Last week, Yow Yow! was down for a total of four days. I should have known something was wrong when I tried to write back-to-back posts and the second time resulted in an error shortly after. Trying not to think anything of it, I slept it off. When I tried to visit the URL the next day, I received an error message. I later learned from GoDaddy that this is called the “White Screen of Death.” If you’re ever faced with a customer issue from them, you’ll find this on their list of options.
Long story short, I wasn’t able to fix this on my own. After speaking with a customer service rep, I paid the extra fee for “Premium Customer Service.” This service just means that they’ll take care of your issue, but they reach out to you within 72 hours. And boy, did they make me wait because I had to re-contact them again after 72 hours had passed.
The low point of this story is about how helpless I felt. I can’t code so I couldn’t go into the backend of my site and fix it myself. Instead, I had to wrestle with this feeling of throwing money at something to get it fixed. It’s not a pattern I’d like to continue down the line. After the payment though, all I could do was wait. It was completely out of my hands. On a weekend where I had hoped to spend my time writing and catching up on Fashion Week and The Grammys, I couldn’t. I thought to myself – this is what my life would be like without Yow Yow.

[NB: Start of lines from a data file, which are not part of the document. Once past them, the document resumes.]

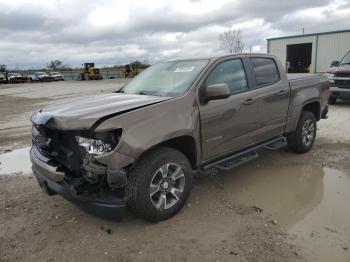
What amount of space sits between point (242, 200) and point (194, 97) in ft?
4.77

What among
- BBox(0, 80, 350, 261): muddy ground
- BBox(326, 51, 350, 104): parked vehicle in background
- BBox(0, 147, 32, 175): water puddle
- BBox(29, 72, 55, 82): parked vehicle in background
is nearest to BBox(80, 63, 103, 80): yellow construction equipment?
BBox(29, 72, 55, 82): parked vehicle in background

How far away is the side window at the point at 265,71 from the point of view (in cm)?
516

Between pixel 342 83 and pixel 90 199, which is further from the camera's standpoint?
pixel 342 83

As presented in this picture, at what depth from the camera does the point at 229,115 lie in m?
4.46

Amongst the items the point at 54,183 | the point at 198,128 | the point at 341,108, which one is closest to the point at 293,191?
the point at 198,128

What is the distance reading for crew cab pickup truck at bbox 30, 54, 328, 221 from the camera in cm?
340

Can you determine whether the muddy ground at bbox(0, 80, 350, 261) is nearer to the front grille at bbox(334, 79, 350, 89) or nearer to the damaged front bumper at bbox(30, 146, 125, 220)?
the damaged front bumper at bbox(30, 146, 125, 220)

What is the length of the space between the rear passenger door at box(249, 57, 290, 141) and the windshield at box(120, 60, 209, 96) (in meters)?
1.04

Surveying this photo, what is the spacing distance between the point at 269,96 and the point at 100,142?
2817mm

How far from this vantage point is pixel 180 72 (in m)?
4.60

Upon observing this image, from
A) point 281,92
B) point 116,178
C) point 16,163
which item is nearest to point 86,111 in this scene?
point 116,178

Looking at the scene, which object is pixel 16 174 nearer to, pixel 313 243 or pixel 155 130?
pixel 155 130

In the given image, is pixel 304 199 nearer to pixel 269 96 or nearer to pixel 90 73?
pixel 269 96

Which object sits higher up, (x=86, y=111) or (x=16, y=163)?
(x=86, y=111)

I would read content, but instead of keeping them afloat in my tabs, I would consume that information and then it would go into the abyss. My free time would increase 10x. I didn’t have to spend time thinking of new content, but then what would I dream about? This, I remembered, was what life was like before Yow Yow. And someday, it might be like this again. Would I be okay with it? It feels weird to not share information. This isn’t my only way of communication though. I’m a texter, emailer, verbalizer, etc. But, WordPress is home to me in a very strange way.
Any other time I have ever taken a break from Yow Yow! I was busy with work or had a vacation. Those were always my choices. This time, it wasn’t and it was scary to me. A thought flashed before me that there was a chance I might never recover Yow Yow. That also could happen someday and then what we do? Pray that we have backed this up by then.